Изменить размер шрифта - +
То было некое жизненное одиночество: она полагала, что лишь сама способна осуществить то, чего хочет. У нее напрочь отсутствовали логически выверенные чувства. Логика ее лишь остужала. И Кадзу, осознавая свое жизненное одиночество, всегда страшилась одиночества после смерти.

И Ногути стремился подогреть этот страх, когда спокойно произнес:

– Вот что я скажу. Это мое последнее слово. Если теперь ты откажешься от возобновления работы и продашь «Сэцугоан», я стерплю то, что стерпеть трудно. Придется начинать сначала. Если сейчас скажешь «да», мы с трудом, но успеем. Но если скажешь «нет»… Думаю, ты в полной мере осознаешь, что между нами все кончено.

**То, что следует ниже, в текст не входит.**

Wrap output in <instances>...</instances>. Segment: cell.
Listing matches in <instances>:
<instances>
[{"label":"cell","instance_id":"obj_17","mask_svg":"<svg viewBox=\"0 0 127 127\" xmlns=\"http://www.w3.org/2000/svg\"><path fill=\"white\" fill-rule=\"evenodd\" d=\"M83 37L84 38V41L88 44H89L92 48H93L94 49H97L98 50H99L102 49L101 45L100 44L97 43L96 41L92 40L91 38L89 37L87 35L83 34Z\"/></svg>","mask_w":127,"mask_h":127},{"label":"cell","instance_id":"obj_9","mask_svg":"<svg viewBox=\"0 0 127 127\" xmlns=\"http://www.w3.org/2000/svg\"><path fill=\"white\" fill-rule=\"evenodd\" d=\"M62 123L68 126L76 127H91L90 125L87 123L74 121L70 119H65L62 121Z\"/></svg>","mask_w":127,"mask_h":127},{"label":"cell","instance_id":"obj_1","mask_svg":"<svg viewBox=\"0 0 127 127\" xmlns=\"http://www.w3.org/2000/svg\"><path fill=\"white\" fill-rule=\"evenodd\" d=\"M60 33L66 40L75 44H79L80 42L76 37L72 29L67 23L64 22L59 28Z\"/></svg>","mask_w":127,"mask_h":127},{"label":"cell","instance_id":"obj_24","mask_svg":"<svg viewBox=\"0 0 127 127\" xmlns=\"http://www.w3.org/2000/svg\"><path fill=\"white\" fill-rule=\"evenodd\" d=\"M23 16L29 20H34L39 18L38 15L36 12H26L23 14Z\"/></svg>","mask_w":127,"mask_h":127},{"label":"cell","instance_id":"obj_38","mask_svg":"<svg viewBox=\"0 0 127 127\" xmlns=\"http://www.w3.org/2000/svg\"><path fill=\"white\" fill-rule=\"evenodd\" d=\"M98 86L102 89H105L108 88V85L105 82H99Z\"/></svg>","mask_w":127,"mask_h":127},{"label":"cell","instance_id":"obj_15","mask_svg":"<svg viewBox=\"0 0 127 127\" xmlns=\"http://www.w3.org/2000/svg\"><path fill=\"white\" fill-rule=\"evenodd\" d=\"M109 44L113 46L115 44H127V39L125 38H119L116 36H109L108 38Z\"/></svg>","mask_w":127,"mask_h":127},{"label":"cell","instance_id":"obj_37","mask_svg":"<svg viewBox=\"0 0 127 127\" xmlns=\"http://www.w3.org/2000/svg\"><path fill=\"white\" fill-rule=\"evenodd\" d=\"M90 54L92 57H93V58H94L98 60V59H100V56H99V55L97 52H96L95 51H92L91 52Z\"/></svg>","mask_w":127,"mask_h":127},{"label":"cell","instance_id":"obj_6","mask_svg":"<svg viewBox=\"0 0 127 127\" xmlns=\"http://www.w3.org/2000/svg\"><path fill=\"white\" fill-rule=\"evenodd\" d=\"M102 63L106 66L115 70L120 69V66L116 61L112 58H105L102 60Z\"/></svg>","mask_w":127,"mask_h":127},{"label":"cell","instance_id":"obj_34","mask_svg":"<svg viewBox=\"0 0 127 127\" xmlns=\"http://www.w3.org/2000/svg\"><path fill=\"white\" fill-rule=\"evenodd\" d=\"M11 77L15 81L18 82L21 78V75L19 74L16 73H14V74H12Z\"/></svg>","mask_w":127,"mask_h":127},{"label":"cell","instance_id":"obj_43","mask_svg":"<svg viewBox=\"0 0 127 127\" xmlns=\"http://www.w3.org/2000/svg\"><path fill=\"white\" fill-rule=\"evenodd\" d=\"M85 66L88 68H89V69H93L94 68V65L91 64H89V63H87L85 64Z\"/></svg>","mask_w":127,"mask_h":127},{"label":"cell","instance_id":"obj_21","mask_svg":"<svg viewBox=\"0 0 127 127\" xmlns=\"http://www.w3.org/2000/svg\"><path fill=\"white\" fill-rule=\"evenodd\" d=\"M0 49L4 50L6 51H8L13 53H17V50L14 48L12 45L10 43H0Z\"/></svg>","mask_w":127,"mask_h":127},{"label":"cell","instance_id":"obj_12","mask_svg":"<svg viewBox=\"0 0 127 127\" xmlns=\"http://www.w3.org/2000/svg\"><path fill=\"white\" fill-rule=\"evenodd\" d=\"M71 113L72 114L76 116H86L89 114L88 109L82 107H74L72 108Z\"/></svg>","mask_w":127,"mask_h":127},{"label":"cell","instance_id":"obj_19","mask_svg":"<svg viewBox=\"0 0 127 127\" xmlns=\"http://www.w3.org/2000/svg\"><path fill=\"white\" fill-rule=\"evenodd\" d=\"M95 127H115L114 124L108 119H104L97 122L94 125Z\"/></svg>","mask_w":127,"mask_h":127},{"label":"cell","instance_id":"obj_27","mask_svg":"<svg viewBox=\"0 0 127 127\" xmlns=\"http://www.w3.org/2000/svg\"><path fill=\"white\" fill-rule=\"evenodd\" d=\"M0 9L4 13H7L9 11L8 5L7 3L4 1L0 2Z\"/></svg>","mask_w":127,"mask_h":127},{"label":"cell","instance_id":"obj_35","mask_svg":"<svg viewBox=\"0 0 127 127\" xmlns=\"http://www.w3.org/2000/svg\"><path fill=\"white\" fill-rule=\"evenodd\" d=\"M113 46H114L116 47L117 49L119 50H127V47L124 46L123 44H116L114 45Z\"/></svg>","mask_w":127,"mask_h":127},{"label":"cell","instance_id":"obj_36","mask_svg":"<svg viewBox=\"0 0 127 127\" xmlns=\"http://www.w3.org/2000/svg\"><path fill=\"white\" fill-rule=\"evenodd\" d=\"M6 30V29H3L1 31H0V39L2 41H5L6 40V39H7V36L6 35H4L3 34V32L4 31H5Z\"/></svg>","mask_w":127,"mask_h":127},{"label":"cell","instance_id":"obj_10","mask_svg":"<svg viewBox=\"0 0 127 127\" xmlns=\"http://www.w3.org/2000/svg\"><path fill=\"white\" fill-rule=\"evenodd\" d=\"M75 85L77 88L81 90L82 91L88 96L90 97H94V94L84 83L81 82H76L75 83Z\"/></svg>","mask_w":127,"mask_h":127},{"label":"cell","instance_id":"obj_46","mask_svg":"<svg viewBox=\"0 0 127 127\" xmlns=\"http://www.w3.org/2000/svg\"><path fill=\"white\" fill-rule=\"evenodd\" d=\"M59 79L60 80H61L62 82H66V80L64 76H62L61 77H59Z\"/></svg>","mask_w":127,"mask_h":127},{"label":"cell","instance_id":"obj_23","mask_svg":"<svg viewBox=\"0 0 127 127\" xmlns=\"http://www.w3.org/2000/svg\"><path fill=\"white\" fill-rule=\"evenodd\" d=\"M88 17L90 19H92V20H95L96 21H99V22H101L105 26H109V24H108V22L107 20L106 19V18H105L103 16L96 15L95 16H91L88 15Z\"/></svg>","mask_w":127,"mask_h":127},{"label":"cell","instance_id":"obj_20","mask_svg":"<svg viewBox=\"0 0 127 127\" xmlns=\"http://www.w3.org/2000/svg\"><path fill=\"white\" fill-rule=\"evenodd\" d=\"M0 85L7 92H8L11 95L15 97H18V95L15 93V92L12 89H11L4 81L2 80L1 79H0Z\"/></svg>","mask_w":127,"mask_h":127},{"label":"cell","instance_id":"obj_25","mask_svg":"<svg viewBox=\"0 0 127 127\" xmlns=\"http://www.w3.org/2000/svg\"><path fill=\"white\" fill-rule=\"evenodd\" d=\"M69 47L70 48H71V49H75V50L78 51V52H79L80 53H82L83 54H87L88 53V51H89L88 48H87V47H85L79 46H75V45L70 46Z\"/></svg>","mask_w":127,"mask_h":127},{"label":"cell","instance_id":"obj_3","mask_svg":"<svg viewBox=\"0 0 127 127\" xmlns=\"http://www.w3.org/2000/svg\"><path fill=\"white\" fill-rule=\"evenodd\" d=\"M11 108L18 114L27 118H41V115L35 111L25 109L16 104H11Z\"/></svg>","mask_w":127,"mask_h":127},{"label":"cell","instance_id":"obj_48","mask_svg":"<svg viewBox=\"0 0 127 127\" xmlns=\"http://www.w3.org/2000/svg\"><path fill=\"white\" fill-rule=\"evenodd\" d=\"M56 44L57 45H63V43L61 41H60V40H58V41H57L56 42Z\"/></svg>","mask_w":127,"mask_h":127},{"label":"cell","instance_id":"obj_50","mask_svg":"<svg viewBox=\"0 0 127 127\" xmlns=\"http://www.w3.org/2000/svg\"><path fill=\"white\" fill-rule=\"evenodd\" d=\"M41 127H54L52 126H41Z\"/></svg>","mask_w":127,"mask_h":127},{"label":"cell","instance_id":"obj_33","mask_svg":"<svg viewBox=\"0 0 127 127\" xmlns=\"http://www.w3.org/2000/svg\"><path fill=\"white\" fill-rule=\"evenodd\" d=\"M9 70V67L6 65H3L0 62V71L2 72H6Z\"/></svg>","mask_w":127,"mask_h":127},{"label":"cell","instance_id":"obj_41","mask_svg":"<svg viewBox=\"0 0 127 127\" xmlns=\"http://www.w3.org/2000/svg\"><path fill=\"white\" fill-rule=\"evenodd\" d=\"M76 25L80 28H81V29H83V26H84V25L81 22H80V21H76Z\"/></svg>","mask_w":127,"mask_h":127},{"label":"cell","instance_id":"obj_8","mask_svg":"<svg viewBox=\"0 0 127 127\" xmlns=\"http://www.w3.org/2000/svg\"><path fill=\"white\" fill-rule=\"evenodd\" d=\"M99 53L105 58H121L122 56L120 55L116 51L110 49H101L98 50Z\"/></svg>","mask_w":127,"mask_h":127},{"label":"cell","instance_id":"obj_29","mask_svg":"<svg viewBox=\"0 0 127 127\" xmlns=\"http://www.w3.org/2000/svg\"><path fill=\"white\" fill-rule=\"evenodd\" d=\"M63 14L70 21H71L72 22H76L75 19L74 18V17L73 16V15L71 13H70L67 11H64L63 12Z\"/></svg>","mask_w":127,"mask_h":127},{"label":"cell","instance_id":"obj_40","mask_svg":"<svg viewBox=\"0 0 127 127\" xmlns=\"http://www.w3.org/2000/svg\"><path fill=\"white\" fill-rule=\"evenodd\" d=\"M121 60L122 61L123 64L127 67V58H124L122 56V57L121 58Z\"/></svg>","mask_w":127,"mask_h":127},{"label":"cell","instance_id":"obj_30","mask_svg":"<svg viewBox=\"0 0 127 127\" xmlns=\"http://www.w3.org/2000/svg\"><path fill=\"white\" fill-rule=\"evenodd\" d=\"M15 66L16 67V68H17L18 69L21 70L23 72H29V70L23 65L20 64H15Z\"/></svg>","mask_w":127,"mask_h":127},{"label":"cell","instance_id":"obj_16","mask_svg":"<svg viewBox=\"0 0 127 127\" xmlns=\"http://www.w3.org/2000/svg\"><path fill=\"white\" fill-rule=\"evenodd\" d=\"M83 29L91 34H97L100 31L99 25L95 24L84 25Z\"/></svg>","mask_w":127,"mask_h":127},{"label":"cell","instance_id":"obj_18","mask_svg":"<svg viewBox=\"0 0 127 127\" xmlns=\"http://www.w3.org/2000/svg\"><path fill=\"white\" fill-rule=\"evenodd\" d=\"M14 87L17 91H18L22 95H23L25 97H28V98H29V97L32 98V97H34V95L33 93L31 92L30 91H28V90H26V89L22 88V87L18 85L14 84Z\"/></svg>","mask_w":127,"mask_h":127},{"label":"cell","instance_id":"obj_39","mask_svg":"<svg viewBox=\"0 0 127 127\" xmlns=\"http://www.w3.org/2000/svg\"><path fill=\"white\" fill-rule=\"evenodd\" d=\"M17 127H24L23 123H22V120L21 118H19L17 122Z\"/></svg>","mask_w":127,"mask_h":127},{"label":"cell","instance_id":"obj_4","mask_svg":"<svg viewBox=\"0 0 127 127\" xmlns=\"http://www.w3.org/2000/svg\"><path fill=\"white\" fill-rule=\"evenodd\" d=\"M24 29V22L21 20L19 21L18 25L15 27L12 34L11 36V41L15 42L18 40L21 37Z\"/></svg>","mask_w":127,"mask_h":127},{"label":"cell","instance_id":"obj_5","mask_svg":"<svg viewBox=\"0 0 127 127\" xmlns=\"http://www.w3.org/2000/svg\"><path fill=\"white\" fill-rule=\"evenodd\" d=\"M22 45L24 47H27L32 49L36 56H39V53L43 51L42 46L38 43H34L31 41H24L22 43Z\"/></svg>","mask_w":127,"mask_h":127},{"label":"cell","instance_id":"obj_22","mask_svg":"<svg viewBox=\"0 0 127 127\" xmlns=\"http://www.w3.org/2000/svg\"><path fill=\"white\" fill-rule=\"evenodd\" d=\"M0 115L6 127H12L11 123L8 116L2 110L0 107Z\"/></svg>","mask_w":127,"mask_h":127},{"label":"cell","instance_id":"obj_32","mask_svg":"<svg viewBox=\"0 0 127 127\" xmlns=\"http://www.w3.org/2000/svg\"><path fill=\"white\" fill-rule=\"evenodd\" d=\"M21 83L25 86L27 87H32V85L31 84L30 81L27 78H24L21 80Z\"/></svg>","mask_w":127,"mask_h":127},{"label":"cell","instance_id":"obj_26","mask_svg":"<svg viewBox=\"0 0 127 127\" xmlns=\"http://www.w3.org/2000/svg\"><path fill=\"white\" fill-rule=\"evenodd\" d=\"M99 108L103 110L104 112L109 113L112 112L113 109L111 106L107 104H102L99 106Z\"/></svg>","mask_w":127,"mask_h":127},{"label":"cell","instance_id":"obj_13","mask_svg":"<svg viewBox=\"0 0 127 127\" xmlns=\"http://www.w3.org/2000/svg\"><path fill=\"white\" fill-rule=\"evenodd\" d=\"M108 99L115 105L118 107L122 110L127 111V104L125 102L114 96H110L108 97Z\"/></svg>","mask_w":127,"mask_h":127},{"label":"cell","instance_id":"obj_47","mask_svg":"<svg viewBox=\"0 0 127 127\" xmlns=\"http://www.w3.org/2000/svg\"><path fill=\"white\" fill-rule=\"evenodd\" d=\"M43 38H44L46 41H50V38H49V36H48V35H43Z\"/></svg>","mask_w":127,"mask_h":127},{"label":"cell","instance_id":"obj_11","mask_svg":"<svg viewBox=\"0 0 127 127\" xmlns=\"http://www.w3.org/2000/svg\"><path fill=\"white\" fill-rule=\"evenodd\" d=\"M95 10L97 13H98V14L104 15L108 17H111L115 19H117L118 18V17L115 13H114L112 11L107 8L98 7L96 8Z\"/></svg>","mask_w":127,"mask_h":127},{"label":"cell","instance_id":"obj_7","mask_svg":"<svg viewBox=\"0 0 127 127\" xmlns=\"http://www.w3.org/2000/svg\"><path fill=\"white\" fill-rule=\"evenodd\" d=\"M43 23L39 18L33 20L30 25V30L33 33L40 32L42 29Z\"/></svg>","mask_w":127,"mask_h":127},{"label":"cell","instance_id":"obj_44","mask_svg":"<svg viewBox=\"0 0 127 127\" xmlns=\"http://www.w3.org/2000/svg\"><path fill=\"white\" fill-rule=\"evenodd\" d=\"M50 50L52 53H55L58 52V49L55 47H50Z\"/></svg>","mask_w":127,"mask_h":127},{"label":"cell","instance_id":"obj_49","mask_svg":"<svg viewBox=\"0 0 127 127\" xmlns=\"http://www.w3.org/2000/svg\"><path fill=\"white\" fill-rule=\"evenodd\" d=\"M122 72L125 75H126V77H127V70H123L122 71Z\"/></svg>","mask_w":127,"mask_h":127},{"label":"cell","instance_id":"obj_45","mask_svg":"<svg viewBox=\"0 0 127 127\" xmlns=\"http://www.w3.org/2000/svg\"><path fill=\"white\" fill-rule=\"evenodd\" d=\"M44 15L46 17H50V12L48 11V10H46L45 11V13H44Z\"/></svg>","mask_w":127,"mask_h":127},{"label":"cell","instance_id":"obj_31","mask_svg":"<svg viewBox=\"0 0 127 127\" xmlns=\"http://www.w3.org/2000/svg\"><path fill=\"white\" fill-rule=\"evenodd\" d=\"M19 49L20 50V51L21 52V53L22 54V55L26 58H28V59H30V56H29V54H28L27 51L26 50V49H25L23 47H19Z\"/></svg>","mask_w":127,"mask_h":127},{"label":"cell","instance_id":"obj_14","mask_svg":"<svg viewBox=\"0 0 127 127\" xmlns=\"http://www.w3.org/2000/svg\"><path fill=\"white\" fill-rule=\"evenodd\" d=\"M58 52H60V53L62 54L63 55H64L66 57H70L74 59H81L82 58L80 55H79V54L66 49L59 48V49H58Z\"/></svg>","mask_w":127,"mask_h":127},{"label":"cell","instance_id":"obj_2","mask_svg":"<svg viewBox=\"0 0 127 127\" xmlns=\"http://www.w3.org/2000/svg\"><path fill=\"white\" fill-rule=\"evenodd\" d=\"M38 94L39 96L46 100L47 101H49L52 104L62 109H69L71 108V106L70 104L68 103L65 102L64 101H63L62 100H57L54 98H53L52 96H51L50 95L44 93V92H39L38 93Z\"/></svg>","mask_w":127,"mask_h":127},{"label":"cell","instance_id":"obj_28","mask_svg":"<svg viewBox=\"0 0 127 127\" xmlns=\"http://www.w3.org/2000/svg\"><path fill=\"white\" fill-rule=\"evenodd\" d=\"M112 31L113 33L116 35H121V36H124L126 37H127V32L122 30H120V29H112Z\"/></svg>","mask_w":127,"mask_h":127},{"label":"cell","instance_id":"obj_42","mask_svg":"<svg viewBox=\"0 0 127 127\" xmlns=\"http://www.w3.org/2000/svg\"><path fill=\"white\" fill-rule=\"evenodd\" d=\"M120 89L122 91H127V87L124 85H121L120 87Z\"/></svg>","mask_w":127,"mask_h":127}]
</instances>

Перед глазами Кадзу промелькнула безвестная могила на каком-то заброшенном кладбище. Покосившийся надгробный камень, заросшая сорняками одинокая могила человек, к которому никогда не придут родственники, – как итог жизненного одиночества. Ее мечты рушились. Бездонный, темный ужас пронзил сердце. Если Кадзу не останется в семье Ногути, другого пути у нее нет, и этот призрак будущего выглядел чудовищно убедительным.

Но что-то звало Кадзу издалека. Насыщенная событиями жизнь, заполненные работой дни, люди, во множестве посещающие дом, – все это притягивало ее, как вечно пылающий огонь. В этом мире не было смирения перед судьбой, разбитых надежд, сложных принципов. Он был фальшивым, в нем жили непостоянные люди, но взамен там звучал смех и бурлило опьянение. Отсюда виделось, как в этом мире факелы танцоров ярким светом опаляют ночное небо на вершине холма за темными полями.

Весь жизненный пыл Кадзу призывал ее броситься туда. Никто, даже она сама, не могла сопротивляться этому зову. И все-таки сила Кадзу в конце концов наверняка приведет ее к одинокой, полуразрушенной, неприкаянной могиле.

Она закрыла глаза.

Фигура жены с закрытыми глазами, сидевшей, как полагается, с прямой спиной, раздражала Ногути. Он считал, будто хорошо знает эту непостижимую женщину, что и мешало ему: ее нынешняя непостижимость была иной, совсем не такой, как раньше. Он и не заметил, что Кадзу становится другим человеком.

«Опять думает, как поступить по-своему. Наверное, снова заплачет. В любом случае я устал от этой женщины. Пусть это признак старости, но ничего, кроме усталости, я сейчас не чувствую», – размышлял Ногути.

И все-таки его обуревали волнение и ожидание, как ребенка, который ждет, когда перед ним взлетит в небо фейерверк.

Ногути боялся одного: нового непостоянства Кадзу и треволнений, связанных с переменами. Он с детским нетерпением горячо желал, чтобы его жизнь, которой оставалось так немного, поскорее устоялась, пришла в равновесие. Ремонт или перестройка дома, перепечатка синих цианотипных фотографий, изменение планов – нет уж, увольте. Ни душа, ни тело не могли больше выносить неопределенность. Они, словно дрожащие кусочки фруктов в желе, ждали, когда застынет желатин. Когда наступит это желанное состояние и можно будет спокойно смотреть на синее небо, вдоволь наслаждаться восходами и закатами или легким покачиванием древесных ветвей.

Ногути, как и многие отошедшие от дел политики, для поздней поры жизни приберег «поэзию». До сих пор у него не было времени попробовать эту высохшую пищу. Он не думал, что это вкусно, но подобных людей привлекает не поэзия сама по себе, а то, что скрывается в неистовой тяге к ней, олицетворяет непоколебимость и устойчивость мира. Поэзия должна явиться, когда исчезнет страх перед очередной переменой в жизни, когда станет понятно, что тебя уже не охватят беспокойство, желание, тщеславие.

И тогда все жизненные невзгоды, все логические построения должны раствориться в поэзии и потянуться струйкой белого дыма к осеннему небу. Тем не менее о надежности поэзии, а равно о ее бесплодности Кадзу знала куда больше.

Ногути и не подозревал, что он скорее всего ничуть не любит природу.